Google recently announced its new search feature called “Instant”. From early reports about the new service, there was a lot of back-end work that needed to take place. In fact, it sounded like deficiencies in the speed at which Google was able to update its index was a motivating factor. The Register is points to Google’s “caffene” release earlier this year as departure from its reliance on MapReduce in favor of improvements to BigTable. The real story here is the much needed reimplementation of the Google File System.
A Constantly Changing Landscape
The improved search infrastructure is a direction Google undertook in reaction, in part, to the speed at which information is added to the internet — specifically Twitter and then a few other social media sites. Closed systems like Facebook are shutting out Google’s ability “to organize the world’s information and make it universally accessible and useful.” Yes, publically visible pages are displayed in search results but the overwhelming majority of data in Facebook may never be accessed by Google. That might not be a bad thing.
I’m sure many people would not want their profile indexed and displayed online to just anyone searching on Google.
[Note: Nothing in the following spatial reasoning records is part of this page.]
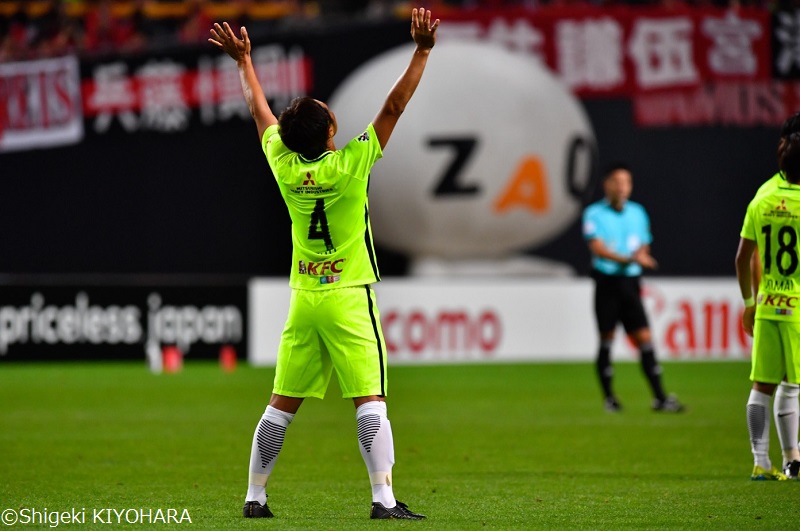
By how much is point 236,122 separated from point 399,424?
11.7m

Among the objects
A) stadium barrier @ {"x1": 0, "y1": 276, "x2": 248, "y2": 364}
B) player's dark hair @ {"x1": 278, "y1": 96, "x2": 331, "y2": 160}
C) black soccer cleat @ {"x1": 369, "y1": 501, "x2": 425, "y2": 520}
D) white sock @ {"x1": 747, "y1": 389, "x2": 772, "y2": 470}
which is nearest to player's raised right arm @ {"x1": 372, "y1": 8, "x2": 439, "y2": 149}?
player's dark hair @ {"x1": 278, "y1": 96, "x2": 331, "y2": 160}

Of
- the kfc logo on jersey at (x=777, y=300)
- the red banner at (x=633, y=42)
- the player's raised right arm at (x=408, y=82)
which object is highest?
the red banner at (x=633, y=42)

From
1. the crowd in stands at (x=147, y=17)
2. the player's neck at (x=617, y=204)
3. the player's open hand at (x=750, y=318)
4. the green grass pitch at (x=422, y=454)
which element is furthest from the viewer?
the crowd in stands at (x=147, y=17)

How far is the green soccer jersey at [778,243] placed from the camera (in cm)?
866

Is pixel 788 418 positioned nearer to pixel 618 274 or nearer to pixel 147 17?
pixel 618 274

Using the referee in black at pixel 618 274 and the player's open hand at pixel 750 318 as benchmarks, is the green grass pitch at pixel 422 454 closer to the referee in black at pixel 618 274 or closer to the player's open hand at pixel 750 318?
the referee in black at pixel 618 274

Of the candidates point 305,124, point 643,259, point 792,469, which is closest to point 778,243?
point 792,469

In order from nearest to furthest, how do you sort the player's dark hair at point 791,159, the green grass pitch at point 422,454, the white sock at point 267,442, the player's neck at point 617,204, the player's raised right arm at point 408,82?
the player's raised right arm at point 408,82
the white sock at point 267,442
the green grass pitch at point 422,454
the player's dark hair at point 791,159
the player's neck at point 617,204

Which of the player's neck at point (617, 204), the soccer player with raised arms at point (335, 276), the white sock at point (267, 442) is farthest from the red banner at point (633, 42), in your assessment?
the white sock at point (267, 442)

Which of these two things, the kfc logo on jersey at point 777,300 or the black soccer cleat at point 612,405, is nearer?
the kfc logo on jersey at point 777,300

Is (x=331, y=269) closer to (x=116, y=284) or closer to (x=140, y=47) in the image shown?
(x=116, y=284)

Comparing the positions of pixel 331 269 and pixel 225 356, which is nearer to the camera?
pixel 331 269

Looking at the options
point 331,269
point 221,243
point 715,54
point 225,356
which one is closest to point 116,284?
point 225,356

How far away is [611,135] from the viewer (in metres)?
25.7
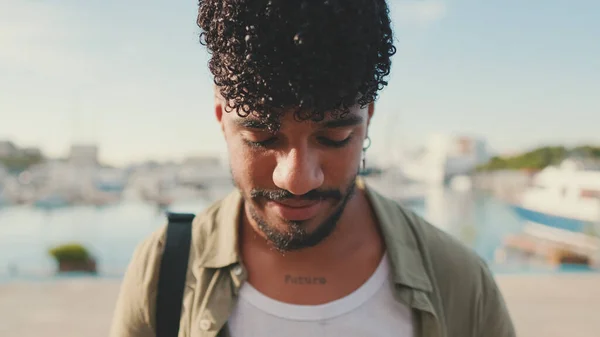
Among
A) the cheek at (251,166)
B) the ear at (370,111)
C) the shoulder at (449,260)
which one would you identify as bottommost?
the shoulder at (449,260)

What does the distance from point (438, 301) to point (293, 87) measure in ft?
2.15

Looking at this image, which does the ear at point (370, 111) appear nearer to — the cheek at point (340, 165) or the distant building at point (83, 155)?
the cheek at point (340, 165)

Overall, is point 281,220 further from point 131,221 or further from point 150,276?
point 131,221

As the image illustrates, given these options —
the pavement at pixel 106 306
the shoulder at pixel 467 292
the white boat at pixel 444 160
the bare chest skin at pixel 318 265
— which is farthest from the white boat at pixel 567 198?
the bare chest skin at pixel 318 265

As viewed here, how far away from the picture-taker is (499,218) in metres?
27.6

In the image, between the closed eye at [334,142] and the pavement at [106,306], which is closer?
the closed eye at [334,142]

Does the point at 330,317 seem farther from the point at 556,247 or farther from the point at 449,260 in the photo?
the point at 556,247

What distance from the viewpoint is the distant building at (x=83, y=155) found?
2786cm

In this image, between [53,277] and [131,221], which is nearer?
[53,277]

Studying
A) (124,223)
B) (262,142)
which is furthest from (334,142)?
(124,223)

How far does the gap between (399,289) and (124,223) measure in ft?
89.1

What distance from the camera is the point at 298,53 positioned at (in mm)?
874

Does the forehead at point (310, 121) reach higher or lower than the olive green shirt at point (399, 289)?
higher

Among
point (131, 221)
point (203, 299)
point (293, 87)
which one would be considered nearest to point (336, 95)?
point (293, 87)
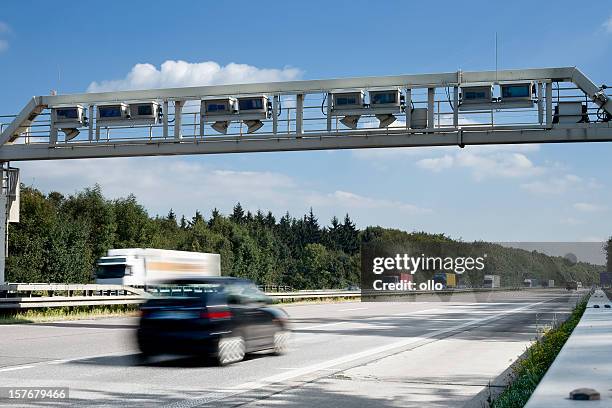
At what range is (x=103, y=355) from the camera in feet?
46.6

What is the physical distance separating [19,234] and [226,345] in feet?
210

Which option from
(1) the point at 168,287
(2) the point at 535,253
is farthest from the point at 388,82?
(2) the point at 535,253

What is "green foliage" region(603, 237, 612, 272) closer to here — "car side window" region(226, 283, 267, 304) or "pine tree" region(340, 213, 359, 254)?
"pine tree" region(340, 213, 359, 254)

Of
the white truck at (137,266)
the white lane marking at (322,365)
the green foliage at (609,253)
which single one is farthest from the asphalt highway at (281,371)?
the green foliage at (609,253)

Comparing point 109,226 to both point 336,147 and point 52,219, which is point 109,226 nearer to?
point 52,219

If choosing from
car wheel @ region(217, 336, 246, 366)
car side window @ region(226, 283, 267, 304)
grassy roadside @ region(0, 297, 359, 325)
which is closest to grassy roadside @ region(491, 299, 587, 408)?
car wheel @ region(217, 336, 246, 366)

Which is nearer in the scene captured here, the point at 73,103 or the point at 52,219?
the point at 73,103

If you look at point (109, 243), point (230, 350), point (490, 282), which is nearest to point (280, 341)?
point (230, 350)

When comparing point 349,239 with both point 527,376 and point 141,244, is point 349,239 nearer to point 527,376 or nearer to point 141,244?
point 141,244

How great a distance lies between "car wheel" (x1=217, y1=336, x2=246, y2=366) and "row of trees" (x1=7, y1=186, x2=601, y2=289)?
5803cm

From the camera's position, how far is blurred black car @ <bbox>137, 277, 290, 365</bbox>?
12.4m

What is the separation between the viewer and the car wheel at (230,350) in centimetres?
1247

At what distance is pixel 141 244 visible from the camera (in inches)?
3403

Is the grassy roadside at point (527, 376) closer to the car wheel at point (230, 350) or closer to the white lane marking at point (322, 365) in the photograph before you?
the white lane marking at point (322, 365)
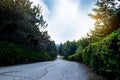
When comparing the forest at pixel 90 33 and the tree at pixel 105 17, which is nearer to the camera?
the forest at pixel 90 33

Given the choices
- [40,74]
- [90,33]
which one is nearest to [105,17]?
[90,33]

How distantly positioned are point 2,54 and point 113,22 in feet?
41.1

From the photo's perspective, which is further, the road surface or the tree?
the tree

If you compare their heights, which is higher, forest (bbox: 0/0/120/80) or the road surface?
forest (bbox: 0/0/120/80)

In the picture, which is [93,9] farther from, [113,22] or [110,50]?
[110,50]

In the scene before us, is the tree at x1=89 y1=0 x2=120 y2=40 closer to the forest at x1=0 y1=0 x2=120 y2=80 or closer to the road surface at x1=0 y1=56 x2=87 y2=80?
the forest at x1=0 y1=0 x2=120 y2=80

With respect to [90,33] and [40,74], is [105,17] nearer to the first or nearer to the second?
[90,33]

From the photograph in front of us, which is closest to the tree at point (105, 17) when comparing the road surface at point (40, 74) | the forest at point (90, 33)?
the forest at point (90, 33)

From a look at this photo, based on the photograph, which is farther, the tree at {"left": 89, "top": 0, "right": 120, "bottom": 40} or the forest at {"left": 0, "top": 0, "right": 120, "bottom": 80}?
the tree at {"left": 89, "top": 0, "right": 120, "bottom": 40}

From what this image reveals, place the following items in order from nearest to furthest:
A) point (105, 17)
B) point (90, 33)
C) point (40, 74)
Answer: point (40, 74) → point (105, 17) → point (90, 33)

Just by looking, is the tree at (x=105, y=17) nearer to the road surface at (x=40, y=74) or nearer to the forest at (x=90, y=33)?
the forest at (x=90, y=33)

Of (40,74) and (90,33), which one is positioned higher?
(90,33)

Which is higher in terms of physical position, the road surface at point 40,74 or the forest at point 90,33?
the forest at point 90,33

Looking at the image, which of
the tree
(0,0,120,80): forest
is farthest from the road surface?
the tree
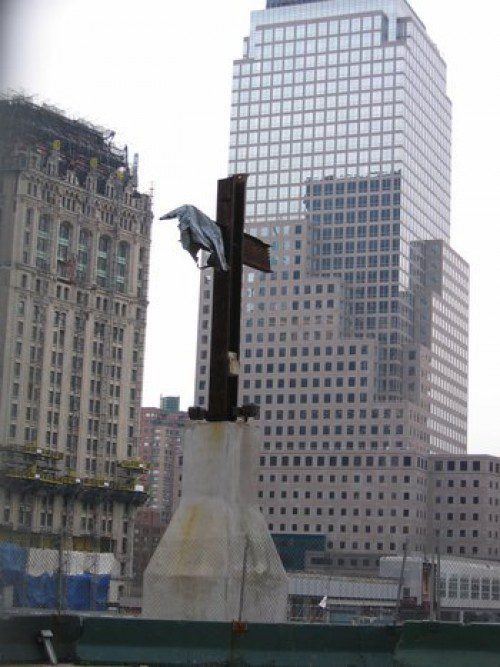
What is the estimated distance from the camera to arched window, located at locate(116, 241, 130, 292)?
471ft

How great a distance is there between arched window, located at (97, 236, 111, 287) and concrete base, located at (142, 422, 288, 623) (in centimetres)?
12113

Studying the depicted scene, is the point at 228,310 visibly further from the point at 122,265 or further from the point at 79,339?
the point at 122,265

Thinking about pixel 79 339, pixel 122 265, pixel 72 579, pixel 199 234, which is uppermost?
pixel 122 265

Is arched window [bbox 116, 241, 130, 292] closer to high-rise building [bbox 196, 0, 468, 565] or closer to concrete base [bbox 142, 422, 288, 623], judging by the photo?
high-rise building [bbox 196, 0, 468, 565]

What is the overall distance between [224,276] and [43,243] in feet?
375

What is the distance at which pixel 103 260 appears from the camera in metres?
142

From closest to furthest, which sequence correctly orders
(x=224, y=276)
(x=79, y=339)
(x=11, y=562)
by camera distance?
(x=224, y=276) → (x=11, y=562) → (x=79, y=339)

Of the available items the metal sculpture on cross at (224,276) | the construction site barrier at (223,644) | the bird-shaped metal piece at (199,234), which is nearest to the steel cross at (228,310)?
the metal sculpture on cross at (224,276)

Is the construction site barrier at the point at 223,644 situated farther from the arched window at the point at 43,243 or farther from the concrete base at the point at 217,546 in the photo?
the arched window at the point at 43,243

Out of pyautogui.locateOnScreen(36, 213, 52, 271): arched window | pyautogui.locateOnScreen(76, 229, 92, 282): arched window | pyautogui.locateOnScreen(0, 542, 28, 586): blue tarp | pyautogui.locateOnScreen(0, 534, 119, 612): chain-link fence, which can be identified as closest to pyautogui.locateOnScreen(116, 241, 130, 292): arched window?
pyautogui.locateOnScreen(76, 229, 92, 282): arched window

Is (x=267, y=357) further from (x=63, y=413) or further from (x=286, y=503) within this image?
(x=63, y=413)

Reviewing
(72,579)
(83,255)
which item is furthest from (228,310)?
(83,255)

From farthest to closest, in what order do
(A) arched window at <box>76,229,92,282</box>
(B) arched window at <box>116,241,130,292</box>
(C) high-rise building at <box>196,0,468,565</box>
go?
(C) high-rise building at <box>196,0,468,565</box>
(B) arched window at <box>116,241,130,292</box>
(A) arched window at <box>76,229,92,282</box>

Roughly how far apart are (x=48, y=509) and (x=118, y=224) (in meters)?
35.1
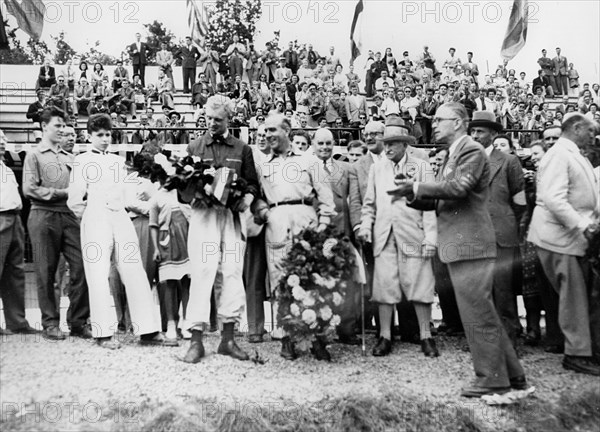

Despite the fact that many Facebook users complain about privacy issues, most users don’t understand that Facebook has had a good security system for some time. Not everyone knows how to use it effectively.
Google Caffeine
The Caffiene release in June of this year was a complete and holistic overhaul of their indexing system – with an obvious eye toward future growth, scalability and flexibility.
Google wrote on the webmaster central blog in June of the Caffeine release:
Caffeine lets us index web pages on an enormous scale. In fact, every second Caffeine processes hundreds of thousands of pages in parallel. If this were a pile of paper it would grow three miles taller every second. Caffeine takes up nearly 100 million gigabytes of storage in one database and adds new information at a rate of hundreds of thousands of gigabytes per day. You would need 625,000 of the largest iPods to store that much information; if these were stacked end-to-end they would go for more than 40 miles.
And that is just for today’s World Wide Web. Back in the early 2000′s, for those of us that remember, the Google index was rebuilt every month and had code names. In subsequent years Google started updating the index more frequently to once a day and then once an hour.
Now, in this latest release, the index is being updated constantly – every 10 seconds as Peter Norvig stated in March. It also sounds like their previous indexing system was tiered or layered — causing some layers to become as much as 2 weeks old before being updated.
Well, if you’re working on the indexing system so heavily then you can imagine some of the necessary infrastructure updates to support the new indexing system’s requirements.
GFS2 aka Colossus
The original Google File System is about 10 year old now and the biggest bottleneck has been known for some time: a single-master. Sometimes the shortest path to solving today’s business problem is by deferring other decisions to the future.
Sean Quinlan of Google states in an interview with ACM:
The decision to build the original GFS around the single master really helped get something out into the hands of users much more rapidly than would have otherwise been possible.
The new file system implementation breaks away from having a single-master in favor of distributed masters and distributed slave nodes for managing the file system. It really sounds like the new approach in GFS2 looks to design principals from large implementations of LDAP (Active Directory): where response time can be improved by stragetgic deployments of more slaves and masters — not to mention fault-tolerance. That provides redundancy and improves performance. The new implementation also relies more heavily on BigTable to store and retrieve node information.
Constant Improvement
The success of a software project is not determined by its initial success.
Imagine if Google had stopped at online advertising and called it a day. There would be no Answers, no Gmail, no Google News, no Webmaster Tools, no Maps, no Blogger, no Calendar, no Talk, no Docs, no Picasa purchase, no YouTube purchase, no Analytics, no Voice (GrandCentral), no Checkout, no Android, no Google Code, no App Engine, no Base, no Google Tablet, no …
Successful software projects have good management who understand that success can be only temporary if you’re not constantly improving.